Noblis’ in-house tools such as BioVelocity and PSET enable advanced bioinformatic analysis in a variety of domains. Backed by a team of subject matter experts, Noblis can leverage these tools along with community-developed open source applications to solve a variety of complex problems quickly.
BioVelocity is a bioinformatics tool based on an innovative algorithm and approach to genomic reference indices. Using a fast and accurate hashing algorithm, BioVelocity can quickly align reads to a set of references. BioVelocity takes advantage of a CRAY-XMT2 supercomputer with four terabytes of RAM—resulting in faster speeds, increased functionality, increased throughput, and improved accuracy over current technologies. The CRAY-XMT2 enables us to use a brute force index, built out of all possible base pair sequences of various k-mer lengths. This index is used to map against thousands of references and allows for quick alignment of the k-mers amongst them simultaneously.
BioVelocity has a variety of functions that the user can choose from, including SNP detection, metagenomics analysis, conserved/signature sequence detection, and compression.
K-mer index sequences are matched with the reference genome sequence, then the algorithm pipeline looks for a read that starts with similar bases. Once the read with the similar sequence is found, it is aligned against the reference genome based on the k-mer index position. In this case, the k-mer index looks for matching sequences from start to end of the reference genome.
BioVelocity involves simple alignment, where the reads align to the reference genome from start to finish of the read length. A Needleman-Wunch algorithm was also added to the BioVelocity pipeline to facilitate the selection of indels.
BioVelocity read mapping conducts global pairwise alignment; without skipping any bases, the k-mer index searches the entire reference genome globally to find a matching sequence that is complementary with a read. Local pairwise alignment aligns the reads on the reference genomes at random positions where the k-mer indexes are matched with the reference genomes.
As sequencing costs drop and thousands of new complete genomes are added to public repositories every year, the landscape of ground truth for current bacterial and viral organisms is in constant flux. Many PCR assays currently used to detect agents and foodborne pathogens were designed years ago, which means they are limited by the availability of genomic data at the time of their inception. Could there be a way to use newer genomic information to ensure that your current assays are still performing as expected?
Noblis developed a tool called the PCR Signature Erosion Tool (PSET). PSET tests PCR assays in silico against the latest versions of NCBI's sequence databases to determine if they still match only to their intended targets.
Primer3 is a tool for picking primers for PCR reactions. It considers a range of criteria such as oligonucleotide melting temperature, size, GC content, and primer-dimer possibilities.
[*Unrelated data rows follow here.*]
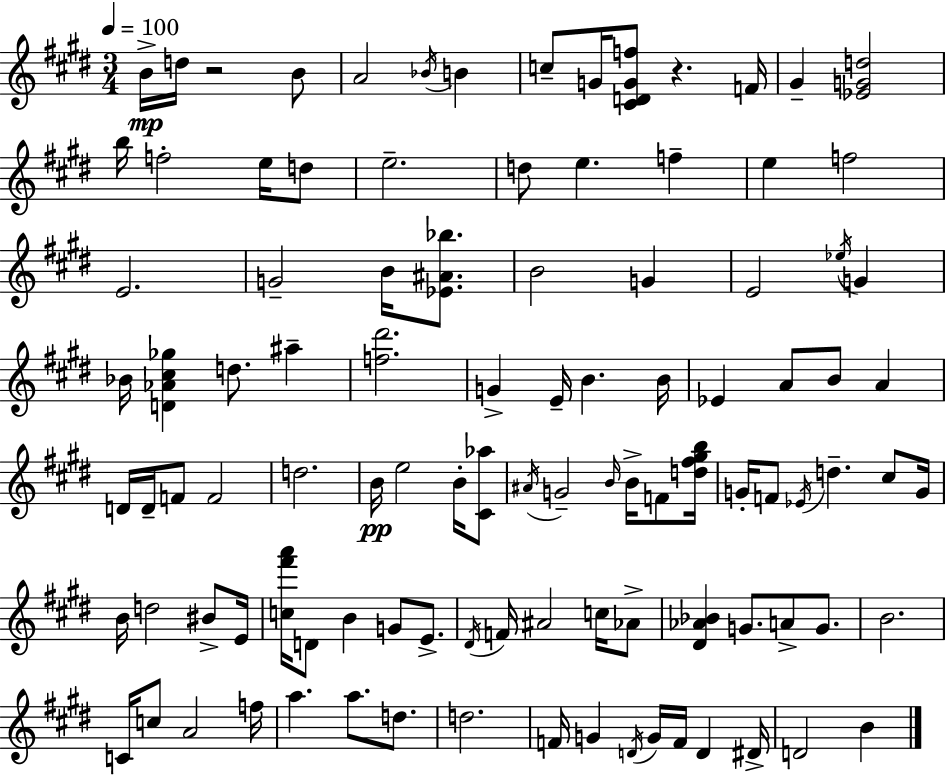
{
  \clef treble
  \numericTimeSignature
  \time 3/4
  \key e \major
  \tempo 4 = 100
  b'16->\mp d''16 r2 b'8 | a'2 \acciaccatura { bes'16 } b'4 | c''8-- g'16 <cis' d' g' f''>8 r4. | f'16 gis'4-- <ees' g' d''>2 | \break b''16 f''2-. e''16 d''8 | e''2.-- | d''8 e''4. f''4-- | e''4 f''2 | \break e'2. | g'2-- b'16 <ees' ais' bes''>8. | b'2 g'4 | e'2 \acciaccatura { ees''16 } g'4 | \break bes'16 <d' aes' cis'' ges''>4 d''8. ais''4-- | <f'' dis'''>2. | g'4-> e'16-- b'4. | b'16 ees'4 a'8 b'8 a'4 | \break d'16 d'16-- f'8 f'2 | d''2. | b'16\pp e''2 b'16-. | <cis' aes''>8 \acciaccatura { ais'16 } g'2-- \grace { b'16 } | \break b'16-> f'8 <d'' fis'' gis'' b''>16 g'16-. f'8 \acciaccatura { ees'16 } d''4.-- | cis''8 g'16 b'16 d''2 | bis'8-> e'16 <c'' fis''' a'''>16 d'8 b'4 | g'8 e'8.-> \acciaccatura { dis'16 } f'16 ais'2 | \break c''16 aes'8-> <dis' aes' bes'>4 g'8. | a'8-> g'8. b'2. | c'16 c''8 a'2 | f''16 a''4. | \break a''8. d''8. d''2. | f'16 g'4 \acciaccatura { d'16 } | g'16 f'16 d'4 dis'16-> d'2 | b'4 \bar "|."
}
We use Primer3 along with our signature detection process to identify potential new primer sets.
TensorFlow is an open source software library for numerical computation using data flow graphs. It was developed for conducting machine learning and deep neural networks research. We use TensorFlow to evaluate our algorithms for the classification of multi-contributor human DNA samples. www.tensorflow.org
kSNP v3 performs SNP identification and phylogenetic analysis without genome alignment or the requirement for reference genomes.
kChooser determines the optimum k-mer size for a dataset and calculates FCK, a measure of diversity of sequences in the dataset.
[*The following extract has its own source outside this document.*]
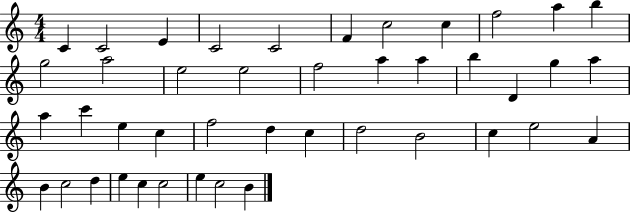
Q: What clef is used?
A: treble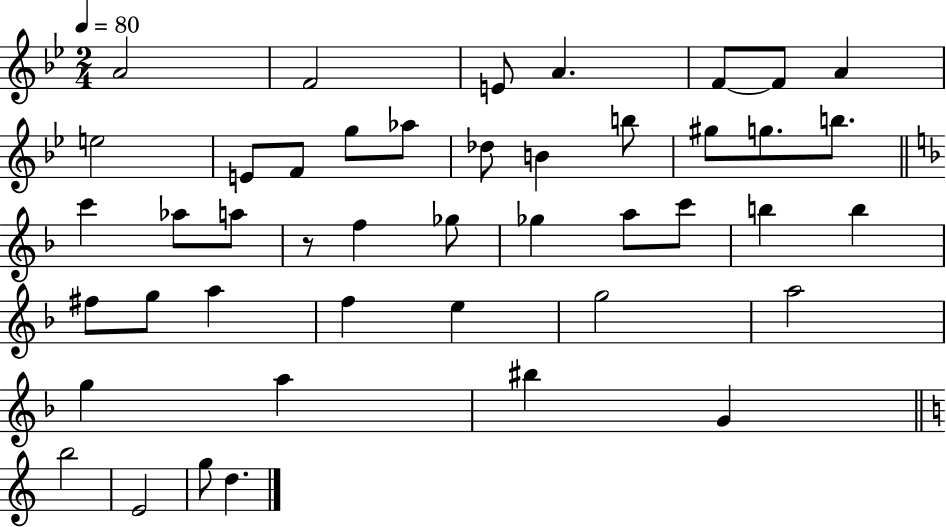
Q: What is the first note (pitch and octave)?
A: A4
Cytoscape is an open-source software platform for visualizing molecular interaction networks and biological pathways; it integrates these networks with annotations, gene expression profiles, and other state data. We use Cytoscape for many different applications, including generating temporal graphs, associating genetic drift with antimicrobial resistance, and even predicting stock market movements. It's great for visualization of discovered relationships and further analysis of relationship networks.
SeqSero is a novel web-based tool for determining Salmonella serotypes using high-throughput genome sequencing data. SeqSero is based on curated databases of Salmonella serotype determinants (rfb gene cluster, fliC, and fljB alleles) and is predicted to determine serotype rapidly and accurately for nearly the full spectrum of Salmonella serotypes (more than 2,300 serotypes), from both raw sequencing reads and genome assemblies.